Passage shown:
Interesting article here on Corporate Purpose: ESG, CSR, PRI and Sustainable Long-Term Investment (https://corpgov.law.harvard.edu/2018/05/04/corporate-purpose-esg-csr-pri-and-sustainable-long-term-investment/)

It makes reference to … The Dutch Corporate Governance Cod (December 8, 2016) which expresses purpose as the duty of the management board … When developing the strategy, attention should, in any event, be paid to the following:

  1. the strategy’s implementation and feasibility;
  2. the business model applied by the company and the market in which the company and its affiliated enterprise operate;
  3. opportunities and risks for the company;
  4. the company’s operational and financial goals and their impact on its future position in relevant markets
  5. the interests of the stakeholders; and
  6. any other aspects relevant to the company and its affiliated enterprise, such as the environment, social and employee-related matters, the chain within which the enterprise operates, respect for human rights, and fighting corruption and bribery.

Separately, the proposed revision to the UK’s Corporate Governance Code (www.frc.org.uk) poses questions for the board (page 3) as follows:

  1. Have we clearly set the company’s purpose, strategy and values, identified the significant risks and provided enough direction for management?
  2. How do we obtain assurance that management is identifying and addressing future challenges and opportunities, for example as a result of technological change or changing stakeholder expectations?
  3. How do we ensure that the board makes well-informed and high-quality decisions based on a clear line of sight into the business?
  4. Have we considered its implementation, feasibility and impact on stakeholders as well as its impact on financial performance?
  5. What percentage of board time is spent on financial and behavioural performance management and is the balance right?
  6. How do we make sure the voice of the workforce, customers and wider stakeholders is heard at board-level and what impact has this had on our decisions?
  7. How do we obtain assurance that the culture we are leading is open, accountable and aligned to purpose, strategy and values?

Data supplied:

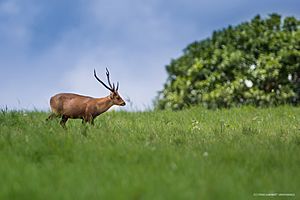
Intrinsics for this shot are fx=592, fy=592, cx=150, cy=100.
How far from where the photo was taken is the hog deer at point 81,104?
9.31 m

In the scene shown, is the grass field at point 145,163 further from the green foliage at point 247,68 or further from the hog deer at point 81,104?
the green foliage at point 247,68

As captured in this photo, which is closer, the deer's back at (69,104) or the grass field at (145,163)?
the grass field at (145,163)

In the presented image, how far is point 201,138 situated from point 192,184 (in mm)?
3178

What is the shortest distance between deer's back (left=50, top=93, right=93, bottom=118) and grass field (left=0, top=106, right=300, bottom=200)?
0.92 ft

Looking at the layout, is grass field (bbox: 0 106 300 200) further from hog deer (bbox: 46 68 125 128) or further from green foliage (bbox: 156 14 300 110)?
green foliage (bbox: 156 14 300 110)

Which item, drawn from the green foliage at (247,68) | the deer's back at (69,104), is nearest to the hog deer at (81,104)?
the deer's back at (69,104)

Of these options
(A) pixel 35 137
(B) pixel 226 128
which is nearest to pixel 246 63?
(B) pixel 226 128

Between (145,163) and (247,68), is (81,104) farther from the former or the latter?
(247,68)

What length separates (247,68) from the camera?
19.7 m

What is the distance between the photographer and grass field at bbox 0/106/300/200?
546 centimetres

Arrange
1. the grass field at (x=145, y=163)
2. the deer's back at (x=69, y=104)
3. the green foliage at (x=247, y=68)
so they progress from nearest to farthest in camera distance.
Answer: the grass field at (x=145, y=163)
the deer's back at (x=69, y=104)
the green foliage at (x=247, y=68)

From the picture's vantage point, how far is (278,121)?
11.8m

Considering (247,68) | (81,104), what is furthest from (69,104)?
(247,68)

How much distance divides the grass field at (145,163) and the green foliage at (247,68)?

Work required: Translate this sentence from the corporate governance post into Spanish: "How do we obtain assurance that the culture we are leading is open, accountable and aligned to purpose, strategy and values?"

Written answer: ¿Cómo obtenemos la garantía de que la cultura que estamos liderando es abierta, responsable y está alineada con el propósito, la estrategia y los valores?